Stored data
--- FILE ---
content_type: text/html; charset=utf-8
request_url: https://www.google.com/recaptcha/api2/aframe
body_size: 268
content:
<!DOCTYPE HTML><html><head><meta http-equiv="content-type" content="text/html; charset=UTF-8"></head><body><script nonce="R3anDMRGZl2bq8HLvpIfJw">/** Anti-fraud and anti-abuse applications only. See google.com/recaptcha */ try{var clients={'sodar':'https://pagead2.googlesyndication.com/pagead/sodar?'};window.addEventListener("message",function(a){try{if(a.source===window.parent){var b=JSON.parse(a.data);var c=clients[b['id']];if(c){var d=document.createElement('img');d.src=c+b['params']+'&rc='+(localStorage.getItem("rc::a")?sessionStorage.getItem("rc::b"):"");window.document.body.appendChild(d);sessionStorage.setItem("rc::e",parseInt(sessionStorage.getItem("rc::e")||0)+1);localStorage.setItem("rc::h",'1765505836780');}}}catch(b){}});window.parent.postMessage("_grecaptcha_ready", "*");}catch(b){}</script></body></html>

§ **ASSIGNMENT**
All of the entries above should be written out again exactly.

§ **FINISHED EXERCISE**
--- FILE ---
content_type: text/html; charset=utf-8
request_url: https://www.google.com/recaptcha/api2/aframe
body_size: 268
content:
<!DOCTYPE HTML><html><head><meta http-equiv="content-type" content="text/html; charset=UTF-8"></head><body><script nonce="R3anDMRGZl2bq8HLvpIfJw">/** Anti-fraud and anti-abuse applications only. See google.com/recaptcha */ try{var clients={'sodar':'https://pagead2.googlesyndication.com/pagead/sodar?'};window.addEventListener("message",function(a){try{if(a.source===window.parent){var b=JSON.parse(a.data);var c=clients[b['id']];if(c){var d=document.createElement('img');d.src=c+b['params']+'&rc='+(localStorage.getItem("rc::a")?sessionStorage.getItem("rc::b"):"");window.document.body.appendChild(d);sessionStorage.setItem("rc::e",parseInt(sessionStorage.getItem("rc::e")||0)+1);localStorage.setItem("rc::h",'1765505836780');}}}catch(b){}});window.parent.postMessage("_grecaptcha_ready", "*");}catch(b){}</script></body></html>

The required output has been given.